Figure 2.. Synthesis of scFv Ab-conjugated aUCNPs.

(A) Expression and reaction of SpyCatcher (SC) and SpyTag-scFv Ab (ST-scFv), monitored by SDS-PAGE. Partially purified His-tagged scFv were incubated with an excess of SC. (B) MALDI mass spectra of purified SC and ST-scFv before and after conjugation. (C) High-angle annular dark field transmission electron micrograph of core/shell NaEr_0.8Yb_0.2F₄ @ NaY_0.8Gd_0.2F₄ aUCNPs. Scale bar is 50 nm. (D) Diameters of nanoparticles determined by dynamic light scattering (DLS), of hydrophobic (blue), PMAO-encapsulated (teal), SpyCatcher-functionalized (yellow), and scFv-conjugated (red) UCNPs. Mean diameters (n = 5) are 19, 21, 24, and 28 nm, respectively.

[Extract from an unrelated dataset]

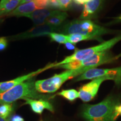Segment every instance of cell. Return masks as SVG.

Figure 3.. Specificity of anti-uPAR-QD internalization by uPAR-expressing breast cancer cells.

Confocal images of live MDA-MB-231 cells incubated with (A-C) scFv-QD conjugates (610 nm emission peak) for 60 min at 37 °C or (D-F) SpyCatcher-QD conjugates without scFv Ab. (A,D) AlexaFluor 488-WGA fluorescence of the plasma membrane and endolysosomal pathway; (B,E) QD emission with or without surface anti-uPAR scFv. (C,F) Overlay of WGA and anti-uPAR-QD emission. QDs were excited at 405 nm and emission collected from 605 – 690 nm. AlexaFluor488 was excited at 488 nm and emission collected from 495 – 575 nm. Scale bar is 30 μm.

Figure 4.. Kinetics of anti-uPAR-UCNP internalization in breast cancer cells.

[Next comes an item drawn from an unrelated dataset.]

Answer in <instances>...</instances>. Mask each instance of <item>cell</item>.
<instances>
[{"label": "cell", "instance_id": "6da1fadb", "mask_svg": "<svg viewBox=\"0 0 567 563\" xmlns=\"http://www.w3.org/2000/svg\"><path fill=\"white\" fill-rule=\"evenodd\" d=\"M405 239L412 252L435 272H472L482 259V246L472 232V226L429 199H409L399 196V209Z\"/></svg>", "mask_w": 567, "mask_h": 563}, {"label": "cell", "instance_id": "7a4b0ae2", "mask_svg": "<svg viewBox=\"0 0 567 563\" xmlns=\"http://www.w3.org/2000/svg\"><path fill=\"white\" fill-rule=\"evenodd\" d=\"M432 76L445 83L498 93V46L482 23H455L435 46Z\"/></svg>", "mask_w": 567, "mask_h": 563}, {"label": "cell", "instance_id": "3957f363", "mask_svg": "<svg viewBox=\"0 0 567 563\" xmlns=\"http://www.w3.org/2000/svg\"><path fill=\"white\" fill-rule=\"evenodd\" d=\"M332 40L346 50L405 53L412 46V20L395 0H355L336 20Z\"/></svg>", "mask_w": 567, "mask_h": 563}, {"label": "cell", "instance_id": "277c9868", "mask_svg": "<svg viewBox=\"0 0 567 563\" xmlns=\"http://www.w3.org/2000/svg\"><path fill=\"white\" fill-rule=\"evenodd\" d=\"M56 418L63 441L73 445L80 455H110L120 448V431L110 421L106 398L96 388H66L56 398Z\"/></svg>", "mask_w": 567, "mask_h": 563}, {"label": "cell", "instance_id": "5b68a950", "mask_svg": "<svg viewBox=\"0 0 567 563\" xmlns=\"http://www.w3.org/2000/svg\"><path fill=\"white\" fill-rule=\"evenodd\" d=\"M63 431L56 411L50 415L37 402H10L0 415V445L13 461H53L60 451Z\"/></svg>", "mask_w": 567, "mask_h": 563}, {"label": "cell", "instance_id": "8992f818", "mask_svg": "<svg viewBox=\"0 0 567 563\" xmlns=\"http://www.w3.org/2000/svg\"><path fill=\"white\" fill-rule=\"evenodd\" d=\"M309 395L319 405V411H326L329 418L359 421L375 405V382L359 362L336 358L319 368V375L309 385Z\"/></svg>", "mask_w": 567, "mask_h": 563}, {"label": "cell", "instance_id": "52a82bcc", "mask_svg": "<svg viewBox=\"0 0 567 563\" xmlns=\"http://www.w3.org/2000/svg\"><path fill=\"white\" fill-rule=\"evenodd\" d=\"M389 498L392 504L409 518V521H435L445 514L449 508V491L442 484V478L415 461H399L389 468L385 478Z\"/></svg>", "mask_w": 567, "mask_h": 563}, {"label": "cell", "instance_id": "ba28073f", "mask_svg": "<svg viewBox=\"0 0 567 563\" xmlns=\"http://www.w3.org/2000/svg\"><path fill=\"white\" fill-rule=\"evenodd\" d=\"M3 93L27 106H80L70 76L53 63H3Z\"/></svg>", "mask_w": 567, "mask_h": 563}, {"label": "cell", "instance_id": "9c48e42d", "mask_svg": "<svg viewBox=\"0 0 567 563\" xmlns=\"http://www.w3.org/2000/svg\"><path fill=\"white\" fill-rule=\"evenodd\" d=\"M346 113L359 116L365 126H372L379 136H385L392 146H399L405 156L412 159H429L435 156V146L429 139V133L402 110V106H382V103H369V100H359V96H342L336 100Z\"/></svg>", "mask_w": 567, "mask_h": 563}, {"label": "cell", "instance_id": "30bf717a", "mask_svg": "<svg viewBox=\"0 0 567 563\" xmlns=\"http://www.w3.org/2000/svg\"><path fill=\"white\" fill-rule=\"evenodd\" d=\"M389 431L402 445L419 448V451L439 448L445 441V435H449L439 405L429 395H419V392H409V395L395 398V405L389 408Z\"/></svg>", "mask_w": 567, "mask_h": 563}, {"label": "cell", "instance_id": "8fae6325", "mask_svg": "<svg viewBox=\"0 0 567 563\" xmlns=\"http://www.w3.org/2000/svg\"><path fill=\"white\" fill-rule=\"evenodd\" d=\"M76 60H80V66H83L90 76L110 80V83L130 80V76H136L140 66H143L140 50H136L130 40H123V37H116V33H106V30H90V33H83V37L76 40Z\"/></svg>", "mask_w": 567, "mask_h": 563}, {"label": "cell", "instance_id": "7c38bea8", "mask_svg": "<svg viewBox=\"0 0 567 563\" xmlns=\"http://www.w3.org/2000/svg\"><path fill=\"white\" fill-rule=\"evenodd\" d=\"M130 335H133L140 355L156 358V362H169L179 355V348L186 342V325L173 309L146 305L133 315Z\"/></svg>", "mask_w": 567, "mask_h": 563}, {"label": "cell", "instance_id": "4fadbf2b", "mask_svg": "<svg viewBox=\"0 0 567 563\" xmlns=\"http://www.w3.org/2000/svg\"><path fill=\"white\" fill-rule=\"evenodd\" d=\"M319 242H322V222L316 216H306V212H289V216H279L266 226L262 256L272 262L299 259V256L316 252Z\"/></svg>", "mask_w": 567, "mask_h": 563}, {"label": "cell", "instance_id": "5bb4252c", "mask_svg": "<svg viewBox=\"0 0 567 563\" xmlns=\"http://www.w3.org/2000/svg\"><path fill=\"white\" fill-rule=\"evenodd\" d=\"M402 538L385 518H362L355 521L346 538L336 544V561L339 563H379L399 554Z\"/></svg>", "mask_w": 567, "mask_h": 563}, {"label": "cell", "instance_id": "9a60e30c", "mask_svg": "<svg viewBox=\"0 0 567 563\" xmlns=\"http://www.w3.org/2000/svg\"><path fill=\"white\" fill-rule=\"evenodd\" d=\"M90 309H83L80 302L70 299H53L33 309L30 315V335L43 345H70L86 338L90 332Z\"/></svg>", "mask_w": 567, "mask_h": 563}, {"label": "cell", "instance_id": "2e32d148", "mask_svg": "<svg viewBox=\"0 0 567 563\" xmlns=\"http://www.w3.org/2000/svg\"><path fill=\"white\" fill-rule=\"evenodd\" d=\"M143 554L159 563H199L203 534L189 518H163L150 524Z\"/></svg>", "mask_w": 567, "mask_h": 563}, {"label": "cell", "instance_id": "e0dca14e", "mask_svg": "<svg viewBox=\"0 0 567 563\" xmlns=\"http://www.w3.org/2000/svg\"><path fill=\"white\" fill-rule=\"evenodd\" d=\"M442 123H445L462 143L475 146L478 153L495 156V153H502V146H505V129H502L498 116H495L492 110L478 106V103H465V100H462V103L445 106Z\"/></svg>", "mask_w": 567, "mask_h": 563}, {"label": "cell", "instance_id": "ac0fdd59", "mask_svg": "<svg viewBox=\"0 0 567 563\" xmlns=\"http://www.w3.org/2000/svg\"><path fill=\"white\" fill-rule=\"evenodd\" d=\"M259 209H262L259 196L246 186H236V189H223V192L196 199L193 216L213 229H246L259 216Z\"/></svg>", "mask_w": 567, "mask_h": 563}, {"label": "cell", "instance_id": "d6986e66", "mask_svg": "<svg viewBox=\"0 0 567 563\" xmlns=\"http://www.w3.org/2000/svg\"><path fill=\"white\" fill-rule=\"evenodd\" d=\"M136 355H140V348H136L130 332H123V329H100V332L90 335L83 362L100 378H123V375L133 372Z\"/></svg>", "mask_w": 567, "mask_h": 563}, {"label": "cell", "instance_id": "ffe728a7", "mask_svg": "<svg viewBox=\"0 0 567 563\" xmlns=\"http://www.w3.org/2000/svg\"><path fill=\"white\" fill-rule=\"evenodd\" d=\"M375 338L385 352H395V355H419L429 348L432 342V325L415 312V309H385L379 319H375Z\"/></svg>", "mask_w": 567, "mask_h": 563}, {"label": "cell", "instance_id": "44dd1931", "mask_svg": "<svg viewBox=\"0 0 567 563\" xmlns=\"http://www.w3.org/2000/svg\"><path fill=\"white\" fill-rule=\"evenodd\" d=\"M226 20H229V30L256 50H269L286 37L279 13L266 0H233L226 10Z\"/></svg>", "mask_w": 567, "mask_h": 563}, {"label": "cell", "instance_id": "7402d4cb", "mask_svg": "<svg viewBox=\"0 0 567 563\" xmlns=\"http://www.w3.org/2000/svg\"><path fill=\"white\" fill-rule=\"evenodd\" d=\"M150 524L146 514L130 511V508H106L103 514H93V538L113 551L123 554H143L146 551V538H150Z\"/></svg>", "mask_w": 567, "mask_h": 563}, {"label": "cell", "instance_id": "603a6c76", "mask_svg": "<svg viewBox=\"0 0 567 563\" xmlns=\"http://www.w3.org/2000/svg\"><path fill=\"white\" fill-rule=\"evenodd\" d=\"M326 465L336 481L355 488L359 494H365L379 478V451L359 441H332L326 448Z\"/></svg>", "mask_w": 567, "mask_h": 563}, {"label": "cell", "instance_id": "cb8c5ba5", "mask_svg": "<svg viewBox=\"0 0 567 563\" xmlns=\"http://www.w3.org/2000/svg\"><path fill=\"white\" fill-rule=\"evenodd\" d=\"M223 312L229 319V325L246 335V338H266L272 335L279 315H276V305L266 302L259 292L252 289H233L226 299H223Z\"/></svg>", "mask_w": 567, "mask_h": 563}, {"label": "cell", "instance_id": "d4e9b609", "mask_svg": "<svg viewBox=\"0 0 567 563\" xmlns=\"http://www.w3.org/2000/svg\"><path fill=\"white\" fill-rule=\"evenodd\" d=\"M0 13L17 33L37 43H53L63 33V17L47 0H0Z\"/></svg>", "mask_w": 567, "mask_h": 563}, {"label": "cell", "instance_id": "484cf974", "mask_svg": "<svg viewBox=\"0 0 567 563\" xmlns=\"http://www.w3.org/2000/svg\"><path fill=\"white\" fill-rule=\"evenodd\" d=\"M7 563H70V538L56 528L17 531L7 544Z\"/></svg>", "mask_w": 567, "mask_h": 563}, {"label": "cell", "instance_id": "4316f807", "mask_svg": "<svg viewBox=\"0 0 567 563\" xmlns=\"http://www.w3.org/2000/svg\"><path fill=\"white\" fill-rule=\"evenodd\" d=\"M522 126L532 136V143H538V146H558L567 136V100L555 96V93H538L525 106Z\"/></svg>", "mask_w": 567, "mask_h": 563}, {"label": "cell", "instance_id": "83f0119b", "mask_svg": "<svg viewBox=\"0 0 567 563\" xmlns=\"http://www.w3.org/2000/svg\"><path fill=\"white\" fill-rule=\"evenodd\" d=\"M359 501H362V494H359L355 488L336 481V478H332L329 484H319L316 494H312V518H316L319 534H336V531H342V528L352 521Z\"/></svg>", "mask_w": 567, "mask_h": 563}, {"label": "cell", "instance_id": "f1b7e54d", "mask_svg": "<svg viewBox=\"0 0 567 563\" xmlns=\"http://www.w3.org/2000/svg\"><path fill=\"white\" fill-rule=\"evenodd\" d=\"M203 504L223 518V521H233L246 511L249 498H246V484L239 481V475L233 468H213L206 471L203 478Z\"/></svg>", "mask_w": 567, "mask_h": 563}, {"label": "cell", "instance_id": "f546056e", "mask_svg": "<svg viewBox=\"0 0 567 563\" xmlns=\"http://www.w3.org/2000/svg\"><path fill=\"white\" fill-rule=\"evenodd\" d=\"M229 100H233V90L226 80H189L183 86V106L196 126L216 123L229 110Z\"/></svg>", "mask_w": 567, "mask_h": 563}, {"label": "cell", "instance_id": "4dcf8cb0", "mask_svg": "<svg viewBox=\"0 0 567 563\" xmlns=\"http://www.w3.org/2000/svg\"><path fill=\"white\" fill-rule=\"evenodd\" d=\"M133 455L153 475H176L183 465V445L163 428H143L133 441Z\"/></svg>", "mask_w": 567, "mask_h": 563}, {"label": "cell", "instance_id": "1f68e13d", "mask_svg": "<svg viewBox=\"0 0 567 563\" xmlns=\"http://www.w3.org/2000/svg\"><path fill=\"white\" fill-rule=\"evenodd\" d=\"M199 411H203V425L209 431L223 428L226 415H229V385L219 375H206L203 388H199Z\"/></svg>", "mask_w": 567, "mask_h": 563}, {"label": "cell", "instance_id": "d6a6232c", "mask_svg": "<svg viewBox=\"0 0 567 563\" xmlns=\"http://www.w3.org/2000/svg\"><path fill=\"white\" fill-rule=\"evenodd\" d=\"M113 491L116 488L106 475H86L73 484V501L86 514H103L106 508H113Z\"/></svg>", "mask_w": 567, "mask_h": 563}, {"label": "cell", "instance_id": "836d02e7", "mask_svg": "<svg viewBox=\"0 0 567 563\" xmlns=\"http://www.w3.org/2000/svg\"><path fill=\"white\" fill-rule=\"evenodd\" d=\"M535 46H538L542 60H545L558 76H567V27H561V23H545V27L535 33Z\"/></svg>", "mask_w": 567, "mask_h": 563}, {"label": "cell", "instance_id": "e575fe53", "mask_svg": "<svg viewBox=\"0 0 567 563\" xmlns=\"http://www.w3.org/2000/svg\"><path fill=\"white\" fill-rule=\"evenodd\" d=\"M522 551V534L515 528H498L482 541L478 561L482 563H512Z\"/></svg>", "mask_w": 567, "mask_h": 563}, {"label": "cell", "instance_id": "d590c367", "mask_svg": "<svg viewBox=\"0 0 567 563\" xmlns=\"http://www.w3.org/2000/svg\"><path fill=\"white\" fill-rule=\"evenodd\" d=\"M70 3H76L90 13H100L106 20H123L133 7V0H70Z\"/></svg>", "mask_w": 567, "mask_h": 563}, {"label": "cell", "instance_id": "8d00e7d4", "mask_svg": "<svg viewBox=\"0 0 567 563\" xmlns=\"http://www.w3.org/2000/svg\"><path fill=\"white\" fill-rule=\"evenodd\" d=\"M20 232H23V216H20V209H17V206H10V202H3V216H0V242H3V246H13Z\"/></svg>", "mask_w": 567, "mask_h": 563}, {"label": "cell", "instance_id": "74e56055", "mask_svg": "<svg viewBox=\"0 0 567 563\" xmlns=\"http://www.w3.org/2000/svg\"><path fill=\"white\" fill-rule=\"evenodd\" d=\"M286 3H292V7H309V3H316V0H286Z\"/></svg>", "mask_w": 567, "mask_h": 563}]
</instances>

Live MDA-MB-231 cells treated with 2G10 scFv-UCNP immunoconjugates at 37 °C, imaged by: (A,E,I) brightfield; (B,F,J) upconverted confocal microscopy for anti-uPAR-UCNP imaging; and (C,G,K) standard confocal microscopy for lipophilic fluorophore Cellmask Orange. UCNPs were excited at 980 nm and emission collected from 380 – 750 nm. Cellmask Orange was excited at 561 nm and emission collected from 495 – 575 nm. (D,H,L) Overlay of anti-uPAR-UCNP and membrane emission. Frames 2 min (A-D), 10 min (E-H), and 60 min (I-L) of full 70-min time lapse (Supplementary movie 1) are shown here. Scale bars are 20 μm.

Figure 5.

Differences of internalization and recycling between anti-uPAR scFv-UCNPs and a lipophilic membrane stain in breast cancer cells. (A) Fraction internalized of 2G10 scFv-UCNP immunoconjugates in live MDA-MB-231 cells during incubation at 37°C (mean ± SEM; n = 6 cells). (B) Confocal images of anti-uPAR-UCNPs (green squares) and lipophilic membrane fluorophore (red circles) in live MDA-MB-231 cells showing differences in intracellular localization between probes. Details from frames at 2, 20, 45 and 70 min of full 70-min time-lapse (Supplementary movie 1) are shown. Scale bars are 10 μm.